Historically, invoices were mailed, leading to and experience the to many understandably felt to opaque, delayed, and disconnected from the product platform experience itself. A primary service experience focus for this product is to continually drive disparity between the feeling of contracting with slow, costly, and cumbersome staffing companies to a quick, lightweight, self-service model that’s more efficient, and less headache. This module was crucial to make that distinction larger and larger in our users' minds.


This feature brought actual billing functionality into the application for the first time to create better transparency, actionability, and help add one more element of trust in an area that was previously quite limited.

My role in this one was strategy through final delivery.


I led the design strategy to align with our broader product evolution, then executed all UX and UI design work—from concept to detailed specifications. With a leaner team, I worked directly with engineering on implementation to ensure fidelity and consistency across the system.

The MVP: Transparency and Modern Payment.


The first milestone was straightforward but essential: make invoices visible and payable online. Users could now view clear line-item details, manage payment methods, and complete transactions directly in the app—bringing foundational modernization to a long-overlooked workflow.

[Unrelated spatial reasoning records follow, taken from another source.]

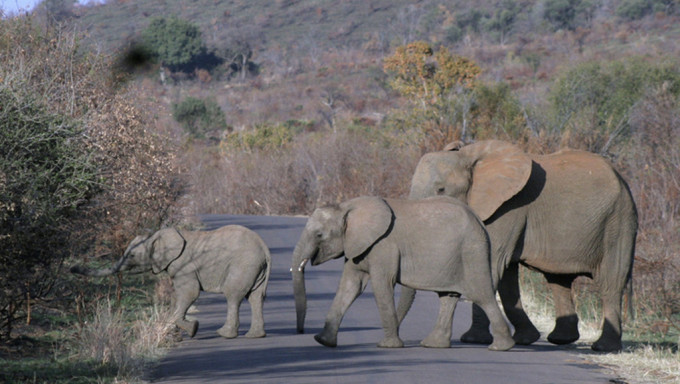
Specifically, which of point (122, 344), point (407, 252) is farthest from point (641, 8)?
point (122, 344)

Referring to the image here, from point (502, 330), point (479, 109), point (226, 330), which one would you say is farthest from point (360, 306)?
point (479, 109)

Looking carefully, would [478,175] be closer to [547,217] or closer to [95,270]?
[547,217]

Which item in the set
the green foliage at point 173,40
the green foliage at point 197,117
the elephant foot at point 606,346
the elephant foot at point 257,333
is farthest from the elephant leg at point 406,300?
the green foliage at point 173,40

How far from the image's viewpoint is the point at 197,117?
75125mm

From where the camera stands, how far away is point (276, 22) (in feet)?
401

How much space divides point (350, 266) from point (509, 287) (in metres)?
2.09

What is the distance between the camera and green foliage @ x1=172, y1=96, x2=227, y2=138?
7438cm

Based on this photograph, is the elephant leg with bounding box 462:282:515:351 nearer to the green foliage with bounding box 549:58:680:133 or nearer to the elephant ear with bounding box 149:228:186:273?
the elephant ear with bounding box 149:228:186:273

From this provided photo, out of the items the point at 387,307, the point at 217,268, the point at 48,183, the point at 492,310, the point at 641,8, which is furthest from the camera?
the point at 641,8

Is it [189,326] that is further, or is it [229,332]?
[229,332]

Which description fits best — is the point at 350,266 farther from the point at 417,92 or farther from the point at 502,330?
the point at 417,92

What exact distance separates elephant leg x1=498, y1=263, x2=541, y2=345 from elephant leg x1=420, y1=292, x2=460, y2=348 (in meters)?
1.10

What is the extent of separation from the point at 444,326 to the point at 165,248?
3451 millimetres

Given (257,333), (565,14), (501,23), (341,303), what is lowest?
(501,23)
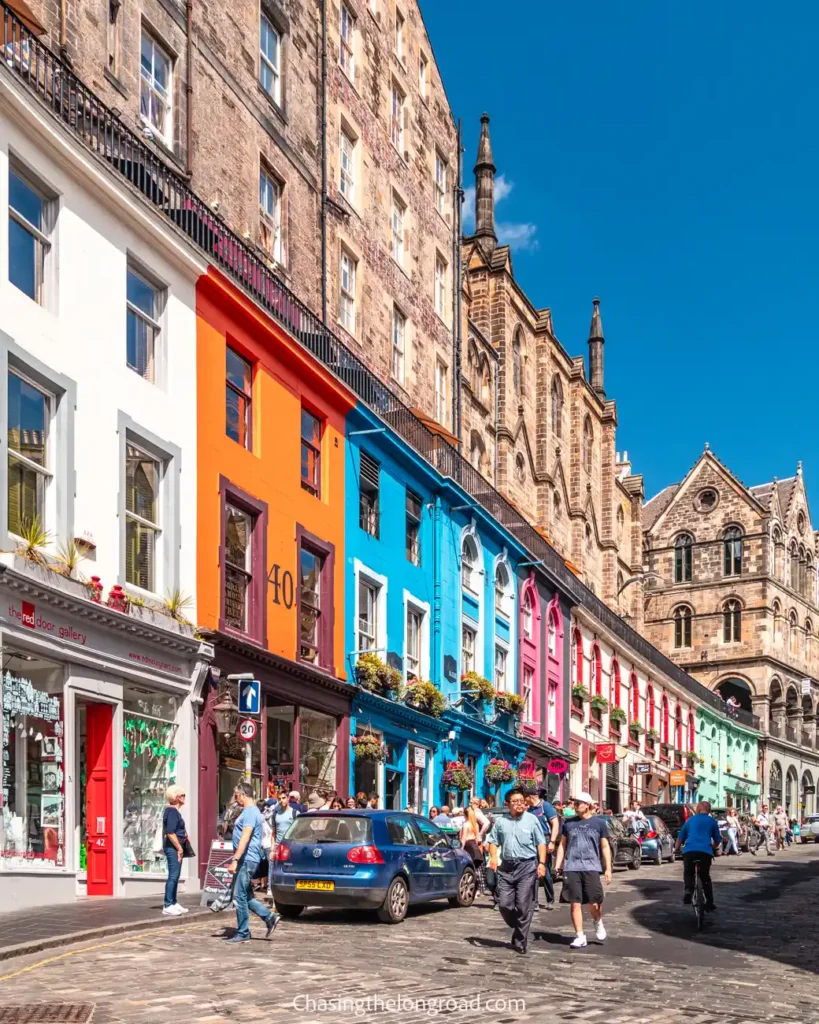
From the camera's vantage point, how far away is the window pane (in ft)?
67.8

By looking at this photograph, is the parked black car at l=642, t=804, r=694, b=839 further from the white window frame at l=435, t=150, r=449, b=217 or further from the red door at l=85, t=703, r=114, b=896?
the red door at l=85, t=703, r=114, b=896

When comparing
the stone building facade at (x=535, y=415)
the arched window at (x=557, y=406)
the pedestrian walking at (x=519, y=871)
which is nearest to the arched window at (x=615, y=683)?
the stone building facade at (x=535, y=415)

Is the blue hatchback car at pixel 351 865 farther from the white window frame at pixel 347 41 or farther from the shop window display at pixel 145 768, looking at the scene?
the white window frame at pixel 347 41

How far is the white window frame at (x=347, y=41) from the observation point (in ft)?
111

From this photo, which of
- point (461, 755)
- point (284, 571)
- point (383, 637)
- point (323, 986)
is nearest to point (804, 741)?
point (461, 755)

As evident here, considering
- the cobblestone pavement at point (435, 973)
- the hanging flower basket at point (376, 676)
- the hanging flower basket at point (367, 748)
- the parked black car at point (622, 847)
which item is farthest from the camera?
the parked black car at point (622, 847)

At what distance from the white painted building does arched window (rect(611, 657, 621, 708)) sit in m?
33.2

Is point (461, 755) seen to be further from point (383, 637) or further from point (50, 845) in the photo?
point (50, 845)

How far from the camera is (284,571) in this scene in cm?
2564

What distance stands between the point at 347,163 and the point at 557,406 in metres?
26.6

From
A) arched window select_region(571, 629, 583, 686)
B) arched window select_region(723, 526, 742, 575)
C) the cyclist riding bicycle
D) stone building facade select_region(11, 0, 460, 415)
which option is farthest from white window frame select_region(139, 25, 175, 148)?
arched window select_region(723, 526, 742, 575)

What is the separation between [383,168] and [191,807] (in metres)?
19.7

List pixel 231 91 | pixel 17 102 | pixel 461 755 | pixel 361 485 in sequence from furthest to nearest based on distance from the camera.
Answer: pixel 461 755
pixel 361 485
pixel 231 91
pixel 17 102

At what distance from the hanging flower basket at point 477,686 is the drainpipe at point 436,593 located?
1.84 m
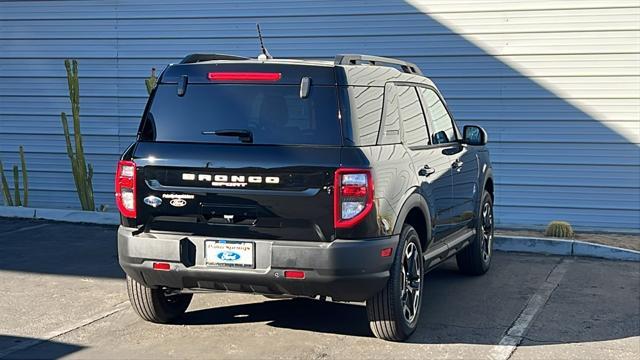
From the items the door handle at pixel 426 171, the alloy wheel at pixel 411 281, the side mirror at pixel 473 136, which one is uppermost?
the side mirror at pixel 473 136

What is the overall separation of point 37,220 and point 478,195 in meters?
6.10

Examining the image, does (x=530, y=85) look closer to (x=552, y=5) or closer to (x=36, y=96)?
(x=552, y=5)

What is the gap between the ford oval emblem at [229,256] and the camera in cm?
507

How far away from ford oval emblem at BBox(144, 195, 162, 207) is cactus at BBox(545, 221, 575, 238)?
227 inches

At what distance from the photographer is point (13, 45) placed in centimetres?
1262

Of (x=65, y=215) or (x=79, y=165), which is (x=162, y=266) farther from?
(x=79, y=165)

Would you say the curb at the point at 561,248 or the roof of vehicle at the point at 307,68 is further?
the curb at the point at 561,248

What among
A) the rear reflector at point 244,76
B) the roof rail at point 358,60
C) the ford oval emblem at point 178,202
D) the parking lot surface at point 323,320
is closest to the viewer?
the ford oval emblem at point 178,202

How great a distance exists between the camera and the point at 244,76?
5.34 metres

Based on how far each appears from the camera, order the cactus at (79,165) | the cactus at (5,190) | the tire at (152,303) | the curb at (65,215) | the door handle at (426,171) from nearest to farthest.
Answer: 1. the tire at (152,303)
2. the door handle at (426,171)
3. the curb at (65,215)
4. the cactus at (79,165)
5. the cactus at (5,190)

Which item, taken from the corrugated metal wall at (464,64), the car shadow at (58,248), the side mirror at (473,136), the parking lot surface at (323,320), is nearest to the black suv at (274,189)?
the parking lot surface at (323,320)

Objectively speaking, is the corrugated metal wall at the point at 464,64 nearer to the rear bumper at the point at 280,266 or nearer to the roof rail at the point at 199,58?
the roof rail at the point at 199,58

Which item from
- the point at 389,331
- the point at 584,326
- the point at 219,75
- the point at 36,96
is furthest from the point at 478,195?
the point at 36,96

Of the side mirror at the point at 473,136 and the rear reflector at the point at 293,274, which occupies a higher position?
the side mirror at the point at 473,136
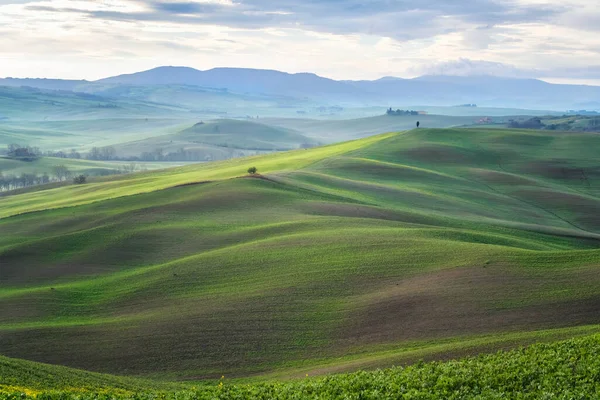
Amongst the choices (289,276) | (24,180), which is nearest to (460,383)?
(289,276)

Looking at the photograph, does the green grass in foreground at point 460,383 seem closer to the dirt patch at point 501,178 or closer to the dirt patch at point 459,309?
the dirt patch at point 459,309

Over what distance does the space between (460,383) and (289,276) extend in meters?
27.5

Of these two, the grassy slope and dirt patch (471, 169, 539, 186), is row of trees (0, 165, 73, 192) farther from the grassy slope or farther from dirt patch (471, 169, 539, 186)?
dirt patch (471, 169, 539, 186)

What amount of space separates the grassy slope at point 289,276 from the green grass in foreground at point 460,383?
6.84 metres

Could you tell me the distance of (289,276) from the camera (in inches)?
1976

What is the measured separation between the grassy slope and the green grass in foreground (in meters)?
6.84

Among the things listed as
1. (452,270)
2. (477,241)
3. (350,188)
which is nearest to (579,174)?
(350,188)

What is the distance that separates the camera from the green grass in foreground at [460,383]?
73.1ft

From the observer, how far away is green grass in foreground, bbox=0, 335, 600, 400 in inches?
877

“Invoice Tab” (The OG Billing Solution)

Though simple, this very early phase billing solution in our junior version of the app provided valuable early feedback that shaped the more robust successor.

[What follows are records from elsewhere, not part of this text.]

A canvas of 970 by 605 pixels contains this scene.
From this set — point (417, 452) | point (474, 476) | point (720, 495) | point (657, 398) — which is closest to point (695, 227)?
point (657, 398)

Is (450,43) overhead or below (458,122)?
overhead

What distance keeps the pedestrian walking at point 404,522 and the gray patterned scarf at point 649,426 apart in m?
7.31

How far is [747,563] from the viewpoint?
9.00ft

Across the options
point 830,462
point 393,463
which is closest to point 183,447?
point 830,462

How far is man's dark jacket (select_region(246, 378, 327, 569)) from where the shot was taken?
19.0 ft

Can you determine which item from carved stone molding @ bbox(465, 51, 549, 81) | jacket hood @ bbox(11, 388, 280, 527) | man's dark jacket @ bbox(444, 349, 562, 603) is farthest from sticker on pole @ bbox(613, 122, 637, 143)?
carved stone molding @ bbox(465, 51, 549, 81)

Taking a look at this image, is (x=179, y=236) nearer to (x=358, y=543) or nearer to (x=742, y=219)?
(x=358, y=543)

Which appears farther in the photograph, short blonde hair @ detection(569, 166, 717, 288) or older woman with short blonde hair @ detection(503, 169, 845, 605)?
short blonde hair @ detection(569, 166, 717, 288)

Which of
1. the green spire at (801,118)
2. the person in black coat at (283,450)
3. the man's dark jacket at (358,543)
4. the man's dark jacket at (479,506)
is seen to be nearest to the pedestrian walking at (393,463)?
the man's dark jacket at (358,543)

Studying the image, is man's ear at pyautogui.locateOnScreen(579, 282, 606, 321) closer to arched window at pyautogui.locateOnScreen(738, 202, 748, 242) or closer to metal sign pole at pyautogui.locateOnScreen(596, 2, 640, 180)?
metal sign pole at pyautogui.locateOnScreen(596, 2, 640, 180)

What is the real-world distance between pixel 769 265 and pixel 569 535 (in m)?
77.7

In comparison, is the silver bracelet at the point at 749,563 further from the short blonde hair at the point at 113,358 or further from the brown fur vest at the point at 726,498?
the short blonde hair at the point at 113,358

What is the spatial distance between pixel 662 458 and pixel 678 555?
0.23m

Byproduct of a Weekend Turn-around


Before the full rebuild, leadership requested an interim solution—a quick way for customers to preview upcoming mailed invoices. I designed the first version of our “Invoice” tab in a weekend (the CEO said to!) and this is what sat – a bit like a lump – for over a year. The View action just showed the user the form that was coming in the mail.

Designing for Communication, Not Just Transactions.


Billing is more than numbers—it’s a conversation. The new experience enabled direct communication between customer and finance teams, supporting real-time dispute resolution.

Building for Scale and Strategic Cost Insight.


Beyond collecting payments, the billing module was designed as an analytics layer—illuminating where the platform generated long-term savings compared to agency-based staffing. By visualizing spend patterns, shifts worked, and utilization trends, administrators could project future costs and identify efficiency gains. The data made visible the hidden value: lower overtime expenditures, reduced agency minimums, fewer fines tied to staffing shortages, and more predictable labor costs overall. The design drove a clear message—using our platform wasn’t just operationally smoother, it was financially smarter. (This piece is as of yet unreleased design work though as the “engine” is in the works to provide the data to support this.)

Mitigating Financial Risk through Design.


On the company side, the same system helped surface payment trends and customer reliability indicators. By integrating smart data visualization and cumulative logic, we could better manage credit exposure and forecast revenue with higher confidence.

State-Specific Adaptations: California Compliance.


A special implementation accommodated California’s CDPH530 requirements, enabling precise capture of shift-level billing data and supporting the review and signature process mandated by the state. The design balanced compliance precision with usability for busy medical finance teams. (Though shown as a flow in Figma, this is released functionality in production.)

Designing Across Devices.


The billing module was designed to adapt gracefully from desktop to mobile. While large data tables remained desktop-focused for usability, mobile access provided on-the-go visibility into totals, shift summaries, and payments—prioritizing immediacy where it mattered most.